3rd International Conference on Mental Health and Human Resilience

Bello Utoblo, Alan White and Steve Robertson

Leeds Beckett University, UK

ScientificTracks Abstracts: Int J Emerg Ment Health

DOI: 10.4172/1522-4821-C1-008

Statement of the problem: Schizophrenia is a chronic and severe mental illness that affects over twelve million males worldwide. In Nigeria, estimates indicate that there are more males than females living with schizophrenia. Although, there have been studies on men and health in Nigeria, these have focused on sexual health. In contrast, men’s experience of schizophrenia and the role of gender in influencing their beliefs about recovery has not been studied. The purpose of this study is to explore the factors influencing men’s recovery from schizophrenia in northern Nigeria. Methodology: Qualitative data obtained through in-depth interviews with, 30 male outpatients and 10 mental health professionals recruited through Nigerian psychiatric hospital outpatient clinics. Data were analysed for themes. Findings: Participants in this study identified western medicine, traditional medicine, and family support as of significance to recovery from schizophrenia. The presence of gender flexibility within household members, where their contributions changed over time, was also a notion seen as influencing the men’s ability to become involved in recovery from the mental illness. In particular, providing for the family needs becomes a shared responsibility, where the departure from traditional gender expectations imposes fewer family hardships, thus aiding the men’s willingness to seek help, which rolls over to their recovery. Conclusions & Significance: The influence of gender flexibility demonstrated in this study has implications for understanding men’s management of recovery from schizophrenia. Recommendations are made for gender transformative programs for the men and those involved in their care that would help engage participants in discussions relevant to facilitate change in gender expectations. Future research is needed to further explore what aspects of gender can impact on men’s mental health within the Nigerian and wider African context.

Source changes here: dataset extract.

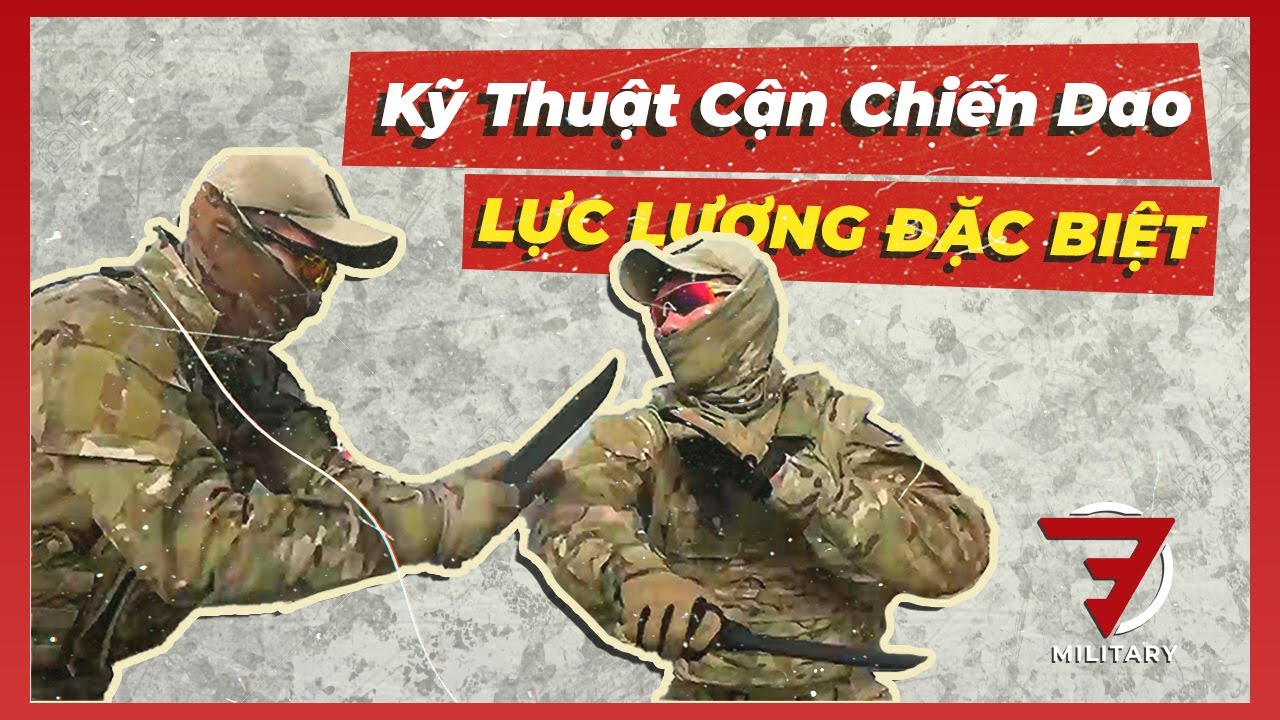 Knife Fight | Kỹ thuật cận chiến dao điêu luyện của các lực lượng đặc nhiệm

Bello Utoblo studied Mental Healthcare and obtained MSc in Mental Health. He is currently a Doctoral student at the School of Health and Community Studies in Leeds Beckett University, UK. He is keen on developing the understanding of the cause of schizophrenia and approaches to its recovery. He has built this current approach through exploration of the perceptions and experiences of male services users and their mental healthcare professionals within a community in northern Nigeria.